In 1796, he sought authorization from Pius VI to create a society to provide free education for poor boys. With papal encouragement and the permission of the bishop, Rice and three disciples opened a school in Waterford (1803). In 1809 they took vows and formed a religious society following the rule of the Presentation Sisters of Cork. This arrangement proved unsatisfactory, because each house was autonomous as to personnel and finances and subject directly to the local bishops. At the urging of Daniel Murray, then auxiliary bishop of Dublin, Rice successfully petitioned Pius VII to permit the adoption of the rule of the Christian Brothers, founded by St. John Baptist de La Salle.
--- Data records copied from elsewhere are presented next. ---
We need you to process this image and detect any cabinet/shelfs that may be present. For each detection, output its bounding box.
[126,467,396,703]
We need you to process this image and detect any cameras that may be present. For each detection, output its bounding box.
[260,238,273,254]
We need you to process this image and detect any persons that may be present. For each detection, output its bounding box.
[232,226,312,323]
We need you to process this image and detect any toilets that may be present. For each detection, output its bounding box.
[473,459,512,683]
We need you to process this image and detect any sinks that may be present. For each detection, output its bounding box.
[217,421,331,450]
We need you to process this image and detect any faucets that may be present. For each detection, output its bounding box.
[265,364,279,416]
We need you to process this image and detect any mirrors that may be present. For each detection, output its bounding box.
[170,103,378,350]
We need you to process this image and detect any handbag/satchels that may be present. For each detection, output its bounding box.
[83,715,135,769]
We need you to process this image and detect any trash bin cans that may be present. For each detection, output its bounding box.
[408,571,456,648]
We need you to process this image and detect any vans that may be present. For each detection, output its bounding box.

Rice made his religious profession once more, this time as Brother Ignatius (1821). He was then elected the first superior general of the Irish Christian Brothers.
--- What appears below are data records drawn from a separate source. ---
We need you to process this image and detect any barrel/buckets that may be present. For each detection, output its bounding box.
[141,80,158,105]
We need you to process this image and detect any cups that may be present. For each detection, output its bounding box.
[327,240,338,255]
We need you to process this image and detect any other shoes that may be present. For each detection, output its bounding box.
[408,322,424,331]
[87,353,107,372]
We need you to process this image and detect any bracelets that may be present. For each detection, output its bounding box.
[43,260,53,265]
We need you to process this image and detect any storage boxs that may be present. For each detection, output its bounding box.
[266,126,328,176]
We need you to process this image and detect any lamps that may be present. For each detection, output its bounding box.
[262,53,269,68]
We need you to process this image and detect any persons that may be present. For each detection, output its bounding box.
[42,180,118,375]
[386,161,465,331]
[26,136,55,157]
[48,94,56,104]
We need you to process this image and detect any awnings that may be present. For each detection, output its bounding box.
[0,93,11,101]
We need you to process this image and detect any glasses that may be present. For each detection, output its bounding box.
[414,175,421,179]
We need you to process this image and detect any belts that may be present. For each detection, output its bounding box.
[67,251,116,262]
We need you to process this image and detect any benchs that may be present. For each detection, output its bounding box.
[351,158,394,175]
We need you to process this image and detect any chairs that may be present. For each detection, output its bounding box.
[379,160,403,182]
As a citizen he was distinguished for his probity, charity, and piety; he was an active member of a society established in the city for the relief of the poor. He was known to be an intensely committed yet modest and spiritual man. Following his peaceful death, Rice was interred in the monastery cemetery (Mt. Sion) in Dublin and marked with a simple stone. Since then a chapel was erected on the site.

At Rice's beatification (Oct. 6, 1996), John Paul II called him "an outstanding model of a true lay apostle and a deeply committed religious. The love which he first gave to his young wife and which, after her untimely death, he always showed for his daughter, blossomed into a host of spiritual and corporal works of mercy, as he helped the clergy of his parish meet the pressing needs of his fellow citizens oppressed by poverty and the weight of anti-Catholic legislation."

Feast: May 5.

Bibliography: L'Osservatore Romano, English edition, no. 27 (1996): 1213. A Time of GraceSchool Memories: Edmund Rice and the Presentation Tradition of Education, ed. by j. m. feheney (Dublin 1996). a christian brother, Edmund Ignatius Rice and the Christian Brothers (New York 1926). d. burton, Edmund Rice, Merchant Adventurer (London 1964). j. d. fitzpatrick, Edmund Rice (Dublin 1945). d. keogh, Edmund Rice (Portland, Oregon 1996). d. rushe, Edmund Rice: The Man and His Times (Dublin 1981). p. r. wilson, Educating Street Kids: A Ministry to Young People in the Charism of Edmund Rice (New York 1991).